When to Buy, When to Sell: Value Investors Buy too Soon and Sell too Soon

The notion that an investor can buy a stock that has reached the bottom of its fall is a fantasy.  No one can accurately predict tops, bottoms, or anything in between. 

More often than not, value investors will start to buy a stock on the way down.  The disappointments or reduced expectations that have made it cheap are not going away anytime soon, and here will still be owners of the stock who haven't yet given up when the value investor makes an initial puchase.  If it is toward the end of the year, then selling to take advantage of tax losses can drive the price even more.  Because they are aware that they are - to use the industry cliche - catching a falling knife, value investors are likely to try to scale into a position, buying it in stages. 
  • For some, such as Warren Buffett, that may not be so easy.  Once the word is out that Berkshire Hathaway is a buyer, the stock shoots up in price. 
  • Graham himself, Walter Schloss recounts, confronted this problem.  He divulged a name to a fellow investor over lunch; by the time he was back in the office, the price had risen so much that he could not buy more and still maintain his value discipline. 
  • This is one of the reasons why the Schlosses limit their conversations.

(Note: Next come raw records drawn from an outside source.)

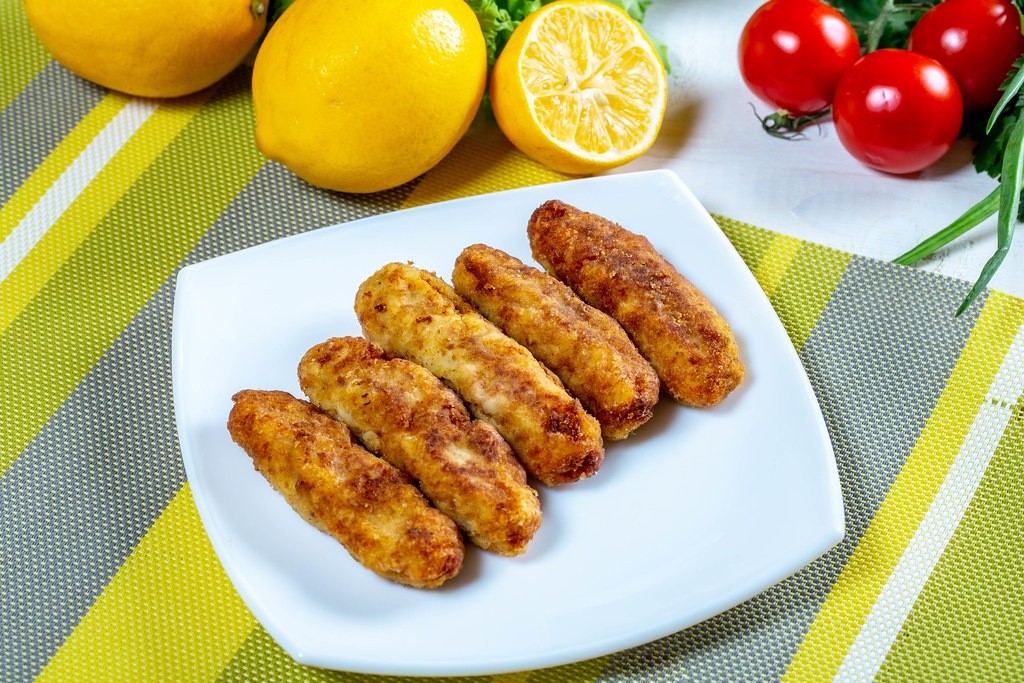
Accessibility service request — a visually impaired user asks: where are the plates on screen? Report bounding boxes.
[172,169,847,677]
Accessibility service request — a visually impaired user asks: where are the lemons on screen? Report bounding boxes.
[21,2,669,195]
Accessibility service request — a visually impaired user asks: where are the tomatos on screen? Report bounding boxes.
[741,0,1023,173]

Still, when asked to name the mistake he makes most frequently, Edwin Schloss confesses to
  • buying too much of the stock on the initial purchase and
  • not leaving himself enough room to buy more when the price goes down. 
If it doesn't drop after his first purchase, then he has made the right decision. 
  • But the chances are against him. 
  • He often does get the opportunity to average down - that is, to buy additional shares at a lower price. 
  • The Schlosses have been in the business too long to think that the stock will now oblige them and only rise in price. 
Investing is a humbling profession, but when decades of positive results confirm the wisdom of the strategy, humility is tempered by confidence.

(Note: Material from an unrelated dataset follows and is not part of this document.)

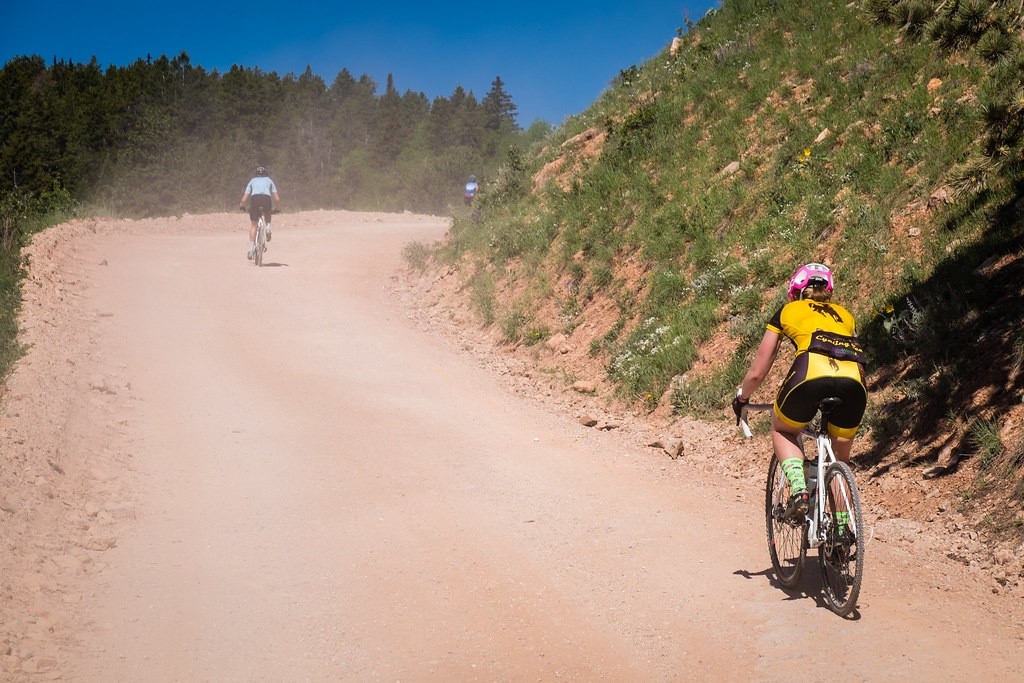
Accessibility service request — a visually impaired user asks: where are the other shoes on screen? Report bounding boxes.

Value investors buy too soon and sell too soon, and the Schlosses are no exceptions. 
  • The cheap stocks generally get cheaper. 
  • When they recover and start to improve, they reach a point at which they are no longer bargains. 
  • The Schlosses start to sell them to investors who are delighted that the prices have gone up. 
  • In many instances, they will continue to rise, sometimes dramatically, while the value investor is searching for new bargains. 
  • The Schlosses bought the invetment bank Lehman Brothers a few years ago aat $15 a share, below book value.  When it reached $35, they sold out.  A few years later it had passed $130.  Obviously that last $100 did not end up in the pockets of value investors. 
  • Over the years, they have had similar experiences with Longines-Wittnauer, Clark Oil, and other stocks that moved from undervalued through fair valued to overvalued without blinking. 
  • The money left on the table, to cite yet another investment cliche, makes for a good night's sleep.

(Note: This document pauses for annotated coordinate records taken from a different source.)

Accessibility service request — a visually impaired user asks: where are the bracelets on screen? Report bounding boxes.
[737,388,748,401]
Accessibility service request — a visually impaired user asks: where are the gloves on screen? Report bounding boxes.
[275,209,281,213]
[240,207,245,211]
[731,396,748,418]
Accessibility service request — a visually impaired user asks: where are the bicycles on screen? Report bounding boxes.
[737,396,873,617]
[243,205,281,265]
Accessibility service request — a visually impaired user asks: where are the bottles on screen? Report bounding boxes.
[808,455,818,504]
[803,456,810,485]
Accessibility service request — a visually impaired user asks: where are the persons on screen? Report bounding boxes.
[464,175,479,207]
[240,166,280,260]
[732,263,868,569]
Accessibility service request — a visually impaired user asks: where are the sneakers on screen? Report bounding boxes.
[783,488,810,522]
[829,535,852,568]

The decision to sell a stock that has not recovered requires more judgement then does selling a winner.  At some point, everyone throws in the towel. 
  • For value investors like the Schlosses, the trigger will generally be a deterioration in the assets or the earnings power beyond what they had initially anticipated. 
  • The stock may still be cheap, but the prospects of recovery have now started to fade. 
  • Even the most tolerant investor's patience can ultimately be exhausted
  • There are always other places to invest the money. 
  • Also, a realized loss has at least some tax benefits for the partners, whereas the depressed stock is just a reminder of a mistake.

Footnote: 
Over the entire 45 year period from 1956 through 2000, Schloss and his son Edwin, who joined him in 1973, have provided their investors a compounded return of 15.3% per year. 

For the nine and a half years that Walter Schloss worked for Ben Graham and for some years after he left to run his own partnership, he was able to find stocks selling for less than two thirds of working capital. But sometime after 1960, as the Depressin became a distant memory, those opportunites generally disappeared. Today, companies that meet that requirement are either so burdened by liabilities or are losing so much money that their future is in jeopardy. Instead of a margin of safety, there is an aura of doubt.